About this exercise:
Nothing but a number belongs in the answer: the count of lines below that contain the word "warning".

[Items from a dataset]
※ ※ ※
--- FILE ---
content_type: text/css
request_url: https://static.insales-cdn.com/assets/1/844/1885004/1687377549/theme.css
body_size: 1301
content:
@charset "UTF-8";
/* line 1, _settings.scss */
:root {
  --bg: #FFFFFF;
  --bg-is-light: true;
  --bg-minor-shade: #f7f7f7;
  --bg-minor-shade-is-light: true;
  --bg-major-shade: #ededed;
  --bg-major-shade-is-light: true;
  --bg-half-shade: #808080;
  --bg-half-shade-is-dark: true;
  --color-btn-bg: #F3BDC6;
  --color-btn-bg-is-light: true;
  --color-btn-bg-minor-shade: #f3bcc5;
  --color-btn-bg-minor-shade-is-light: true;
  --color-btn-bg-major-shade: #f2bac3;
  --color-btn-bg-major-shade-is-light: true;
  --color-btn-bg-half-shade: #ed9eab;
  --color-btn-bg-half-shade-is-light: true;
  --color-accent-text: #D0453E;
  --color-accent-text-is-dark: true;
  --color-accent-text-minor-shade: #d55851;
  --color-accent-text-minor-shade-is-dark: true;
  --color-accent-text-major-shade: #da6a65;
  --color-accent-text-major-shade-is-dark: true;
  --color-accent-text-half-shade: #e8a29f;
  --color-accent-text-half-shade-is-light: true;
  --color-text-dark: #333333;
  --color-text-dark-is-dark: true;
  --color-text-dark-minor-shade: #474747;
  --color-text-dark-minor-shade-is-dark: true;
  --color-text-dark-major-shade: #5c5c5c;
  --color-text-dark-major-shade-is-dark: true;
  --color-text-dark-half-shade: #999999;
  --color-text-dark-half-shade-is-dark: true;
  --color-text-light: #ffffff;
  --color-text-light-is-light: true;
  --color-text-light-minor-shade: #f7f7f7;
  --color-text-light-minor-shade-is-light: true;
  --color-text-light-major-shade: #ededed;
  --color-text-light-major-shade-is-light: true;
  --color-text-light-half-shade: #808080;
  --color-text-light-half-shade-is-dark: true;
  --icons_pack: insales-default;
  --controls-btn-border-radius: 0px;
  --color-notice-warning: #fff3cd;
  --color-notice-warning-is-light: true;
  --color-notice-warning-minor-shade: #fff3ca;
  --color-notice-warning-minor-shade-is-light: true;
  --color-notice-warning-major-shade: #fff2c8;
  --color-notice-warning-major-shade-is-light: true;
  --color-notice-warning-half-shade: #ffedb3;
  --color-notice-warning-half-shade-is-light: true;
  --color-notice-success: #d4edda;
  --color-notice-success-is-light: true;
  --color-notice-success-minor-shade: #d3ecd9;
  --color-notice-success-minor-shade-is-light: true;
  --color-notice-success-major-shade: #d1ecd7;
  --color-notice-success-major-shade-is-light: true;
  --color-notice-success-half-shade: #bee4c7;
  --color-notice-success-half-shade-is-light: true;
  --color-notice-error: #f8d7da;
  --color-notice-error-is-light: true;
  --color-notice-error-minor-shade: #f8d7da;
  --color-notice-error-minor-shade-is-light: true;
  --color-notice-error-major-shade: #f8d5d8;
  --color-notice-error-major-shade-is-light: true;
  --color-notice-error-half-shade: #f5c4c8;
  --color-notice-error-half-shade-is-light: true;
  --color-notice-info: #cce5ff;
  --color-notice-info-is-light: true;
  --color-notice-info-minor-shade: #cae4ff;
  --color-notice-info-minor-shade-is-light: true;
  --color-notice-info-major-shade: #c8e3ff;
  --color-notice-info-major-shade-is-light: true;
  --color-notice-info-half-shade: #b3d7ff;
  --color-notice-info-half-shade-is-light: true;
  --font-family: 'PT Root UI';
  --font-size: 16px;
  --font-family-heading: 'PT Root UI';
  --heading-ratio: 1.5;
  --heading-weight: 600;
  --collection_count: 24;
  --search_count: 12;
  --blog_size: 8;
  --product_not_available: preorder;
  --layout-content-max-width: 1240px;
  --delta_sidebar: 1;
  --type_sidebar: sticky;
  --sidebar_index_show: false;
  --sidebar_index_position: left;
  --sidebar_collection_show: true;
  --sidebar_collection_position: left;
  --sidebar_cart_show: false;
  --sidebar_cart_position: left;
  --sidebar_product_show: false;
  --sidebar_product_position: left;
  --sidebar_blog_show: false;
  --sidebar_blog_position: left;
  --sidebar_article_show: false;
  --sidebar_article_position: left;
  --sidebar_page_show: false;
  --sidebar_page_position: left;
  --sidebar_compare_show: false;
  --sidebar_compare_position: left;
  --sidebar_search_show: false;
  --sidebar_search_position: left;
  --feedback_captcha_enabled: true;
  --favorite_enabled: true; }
※ ※ ※
Output below:
8